▶ WHAT TO PRODUCE
Repeat the data word for word. Do not include the pictures.

▶ SUPPLIED INFORMATION
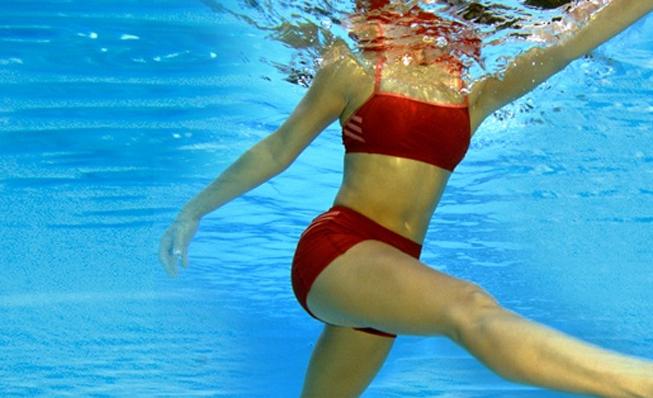 Consejos para realizar ejercicio en el agua con garantías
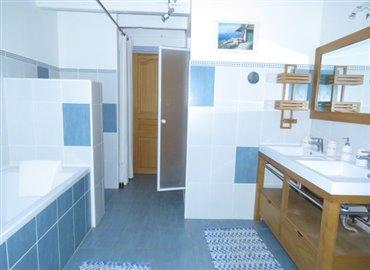 bathroom-1-b-reference-90901-640x467
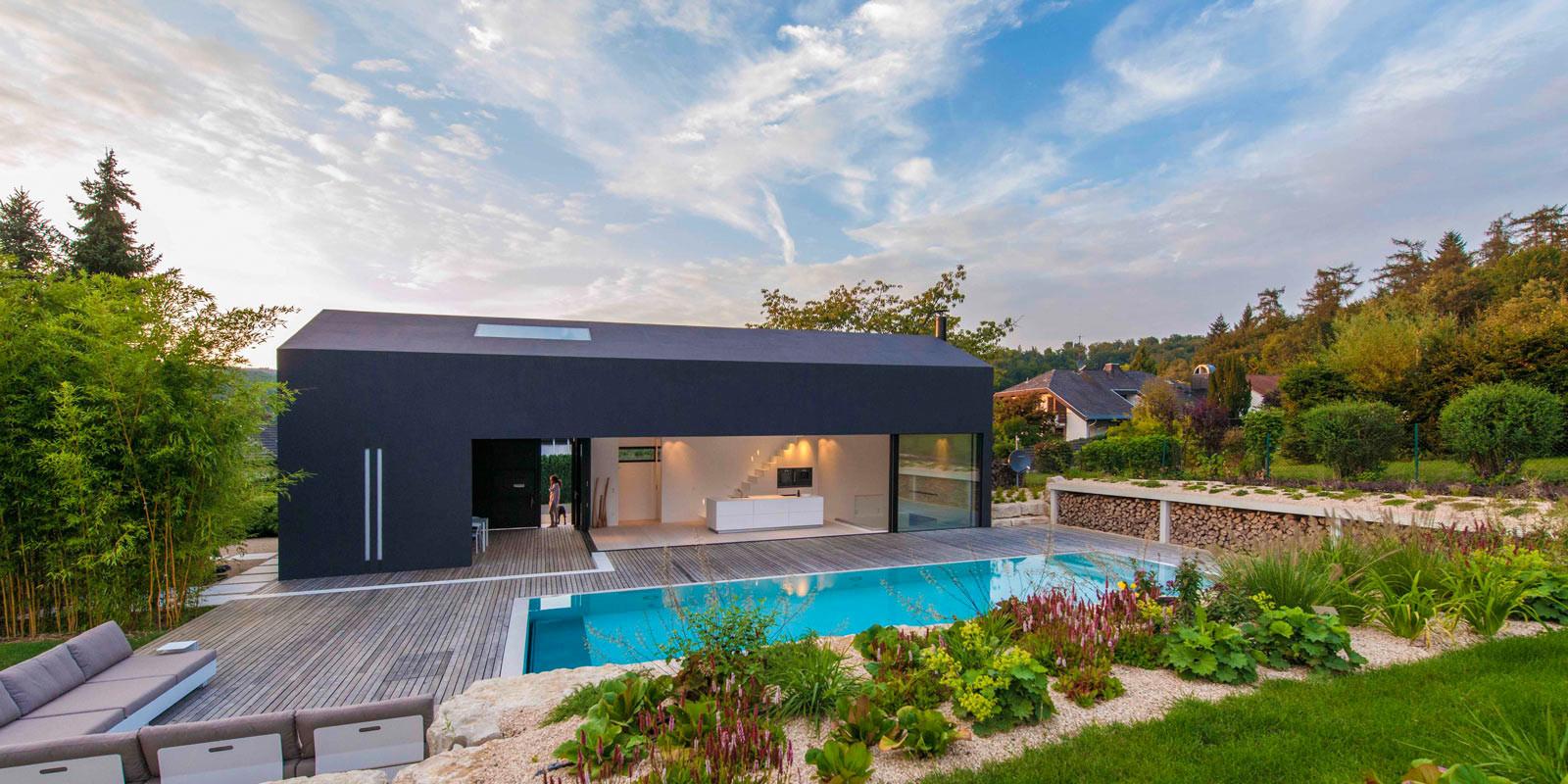 Загородный дом из бетона в Германии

▶ ANSWER AREA
 Consejos para realizar ejercicio en el agua con garantías
 bathroom-1-b-reference-90901-640x467
 Загородный дом из бетона в Германии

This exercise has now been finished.